### SELECTED TEXT
•••

The Beach Boys
Imus In The Morning
2006-07-06 [July 6, 2006]

[two days after the 4th of July, altho' this never gets mentioned anywhere herein]

(There's a listing on etree for this show, but it shows the date 7/5/06. The source for my above-listed date is merely what I wrote down on the post-it attached to the CD papersleeve; so I guess there's a slight discrepancy, but all thing being equal, I'm going with ME.)

originating station:
WFAN-AM, New York NY
national syndicator:
Westwood One (USA)
television simulcaster:
MSNBC(USA)

[Imus's show has hopscotched bases of operation (originating stations/studios, national syndicators, television simulcasters) a number of times over the years. While the MSNBC participation is confirmed by internal reference, the rest of the information shown here about its provenience at the time of this broadcast is gleaned from Wikipedia: salt to taste.]

= = = = = = = = = = = = = = = = = = = =

Old joke: when is a door NOT a door? When it's ajar [ouch!].
Corollary: when are The Beach Boys NOT The Beach Boys? When there's no-one with the name 'Wilson' in the band. Nevertheless, here we go:

PERSONNEL
Mike Love: lead vocals, ego
Bruce Johnston: lead vocals

plus:
Scott Totten: acoustic guitar, harmony vocals
Tim Bonhomme: keyboards
John Cowsill: keyboards, drums, harmony vocals

??? [possibly Brian Eichenberger] bass guitar, harmony vocals
??? [possibly Mike Kowalski] drums
???

•••

### INFORMATION SHOWN
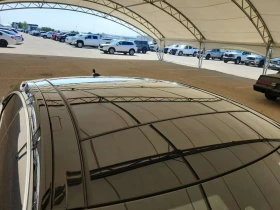 Mercedes-Benz E 400 �276| AMG-PACK| MULTIBEAM| HAR/KAR| PANO | Mobile.bg � ����� ������ 7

•••

### TASK REQUIREMENTS
Reproduce the Beach Boys broadcast notes from the top of the page word for word, from the title through the final line.

### TASK OUTPUT
The Beach Boys
Imus In The Morning
2006-07-06 [July 6, 2006]

[two days after the 4th of July, altho' this never gets mentioned anywhere herein]

(There's a listing on etree for this show, but it shows the date 7/5/06. The source for my above-listed date is merely what I wrote down on the post-it attached to the CD papersleeve; so I guess there's a slight discrepancy, but all thing being equal, I'm going with ME.)

originating station:
WFAN-AM, New York NY
national syndicator:
Westwood One (USA)
television simulcaster:
MSNBC(USA)

[Imus's show has hopscotched bases of operation (originating stations/studios, national syndicators, television simulcasters) a number of times over the years. While the MSNBC participation is confirmed by internal reference, the rest of the information shown here about its provenience at the time of this broadcast is gleaned from Wikipedia: salt to taste.]

= = = = = = = = = = = = = = = = = = = =

Old joke: when is a door NOT a door? When it's ajar [ouch!].
Corollary: when are The Beach Boys NOT The Beach Boys? When there's no-one with the name 'Wilson' in the band. Nevertheless, here we go:

PERSONNEL
Mike Love: lead vocals, ego
Bruce Johnston: lead vocals

plus:
Scott Totten: acoustic guitar, harmony vocals
Tim Bonhomme: keyboards
John Cowsill: keyboards, drums, harmony vocals

??? [possibly Brian Eichenberger] bass guitar, harmony vocals
??? [possibly Mike Kowalski] drums
???